From the outset, the framing of climate skepticism as “denial” is problematic. This term inherently dismisses any counter-arguments and paints a vast group with a broad brush, without delving into the complexities of their beliefs. The use of the term “denial” is a classic rhetorical move, designed to equate skepticism about certain aspects of climate science with the denial of undeniable historical events, such as the Holocaust. This is not just misleading but intellectually dishonest.

“Engaging with the literature on agnotology, the social construction of ignorance, the argument is made that this literature as it pertains to climate denial does not go far enough in accounting for the persistence of the rejection of climate science.”

Here, Crockford insinuates that those skeptical of mainstream climate narratives are merely ignorant. But what if they’re informed by a different set of data, experiences, or perspectives that the mainstream has overlooked or intentionally suppressed? By leaning on the concept of agnotology, the article conveniently sidesteps the possibility that there might be legitimate reasons for skepticism, painting it instead as a mere product of ignorance.

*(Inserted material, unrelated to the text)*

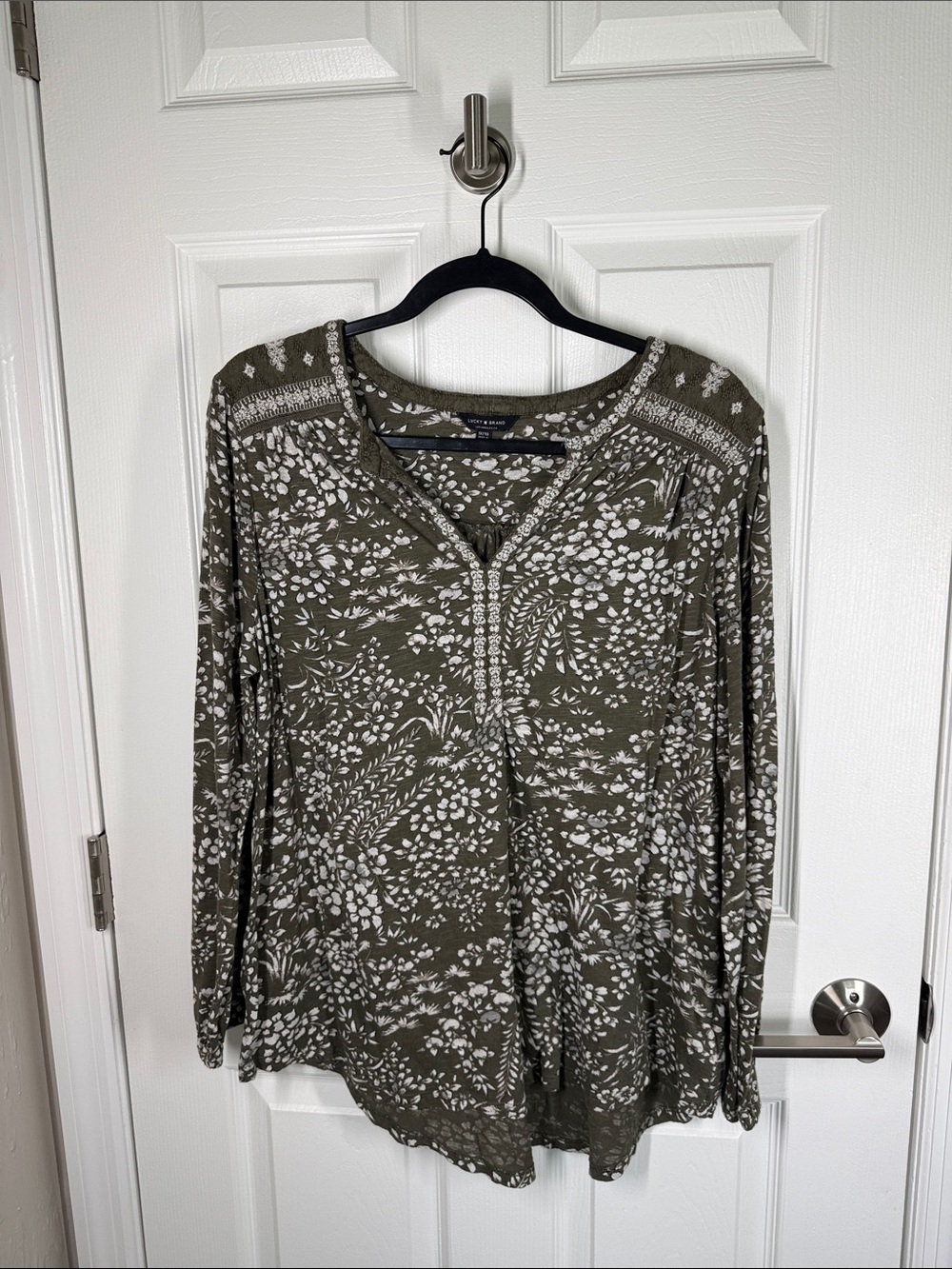 Lucky brand olive green embroidered BoHo blouse size 1 XL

“Theoretically drawing from anthropological work on the incommensurability of paradigms, the argument is based on a tripartite construction of denial as produced through an interaction of a cultural norm of radical empiricism, a political-media ecosystem funded by fossil fuel companies, and a cosmological schema derived from conservative white evangelicalism.”

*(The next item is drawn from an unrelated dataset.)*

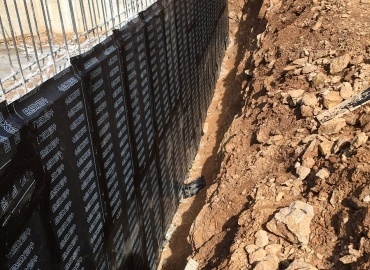 Impermehabilizacion miro vertical de vivienda unifamiliar en Ramiras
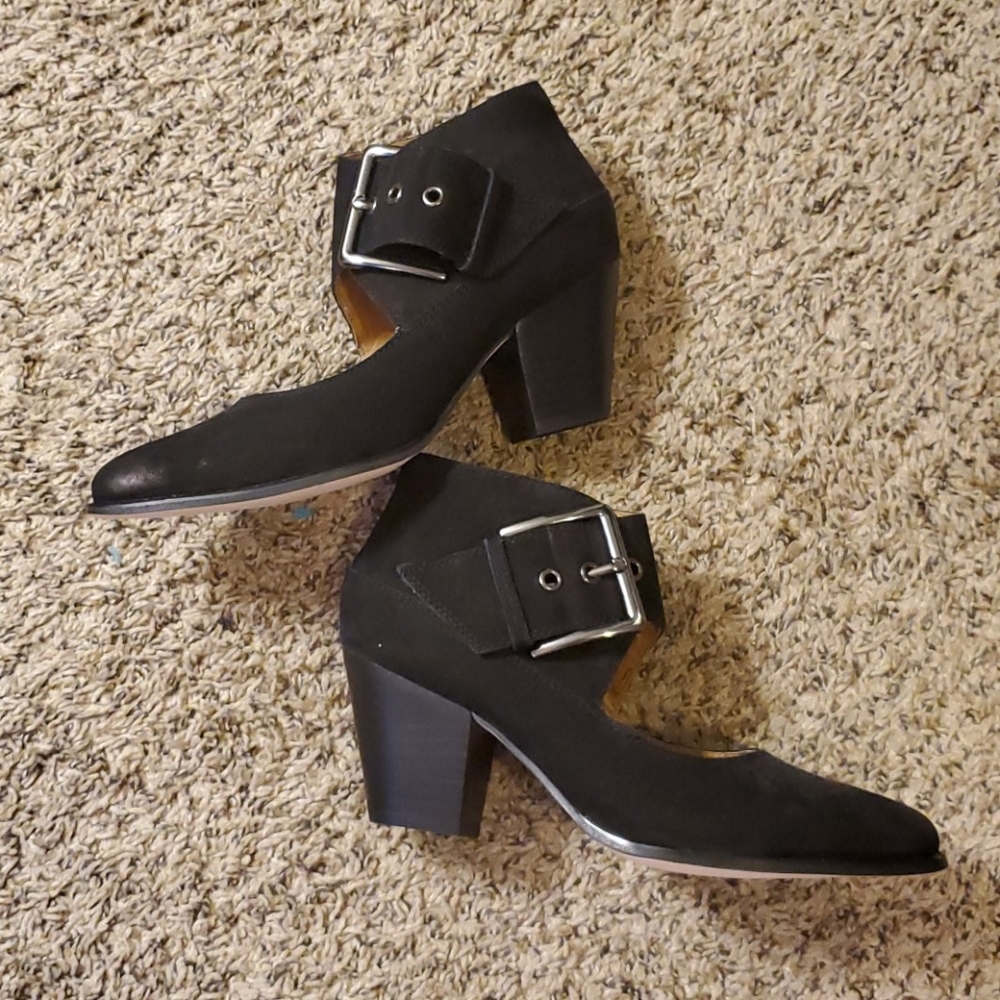Suede heels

This tripartite construction is a glaring example of the article’s flawed approach. By attributing skepticism solely to these three factors, Crockford ignores a myriad of other potential reasons for differing viewpoints and perpetuates a false narrative. It’s a reductionist approach that doesn’t account for the vast complexities of human belief and understanding.

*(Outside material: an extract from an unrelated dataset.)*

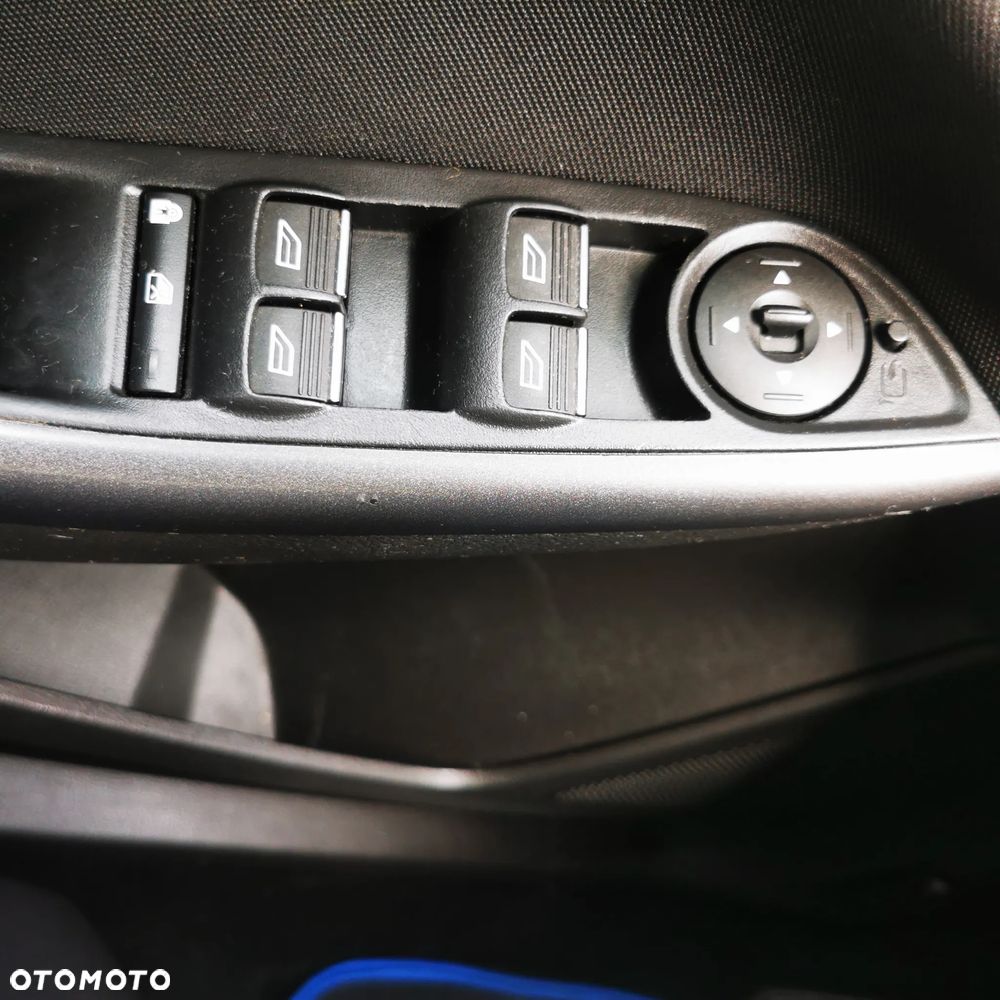 Ford Focus - 20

“Francis Beer and Robert Hariman (\nCitation2020\n: 20) argue that the Covid-19 pandemic exposed an epistemological crisis of stark knowledge disparities between vernacular and scientific explanations of causality and solutions.”

Drawing parallels between the Covid-19 pandemic and climate change might seem like a stretch, but there’s a strong element of truth here. It’s just that it’s the opposite of what Crockford concludes. In both cases, ideologically captured institutions, academia, and media have marched in lockstep to force approved narratives and suppress and censor unapproved ones. The “epistemological crisis” isn’t just about knowledge disparities but about the suppression of dissenting voices and the dangers of echo chambers.

“I situate this reframing in conversation with anthropological work on white evangelical Protestants, a group associated in particular with climate denial, either through opposition to secular culture or end-times chronotope.”

This is perhaps the most egregious part of the article. By singling out white evangelical Protestants, Crockford engages in a baseless smear campaign, suggesting that this group is the primary driver of climate skepticism without any substantial evidence. It’s a classic case of scapegoating, diverting attention from the real issues at hand.

In sum, Crockford’s article is a glaring example of the very epistemological bubble it purports to critique. By constructing false narratives and failing to genuinely engage with the complexities of climate skepticism, it continues the path of polarization and othering.

Articles such as this are simply expressions of frustration that those ignorant savages just won’t listen to reason. It’s a frustration borne of moral narcissism and unwavering obeisance to expertocracy. The epistemological crisis occurring is one of a failing expertocracy forcing its viewpoints and worldviews through an onslaught of propaganda and censorship on a populace that can see the contradictions and flaws in those viewpoints.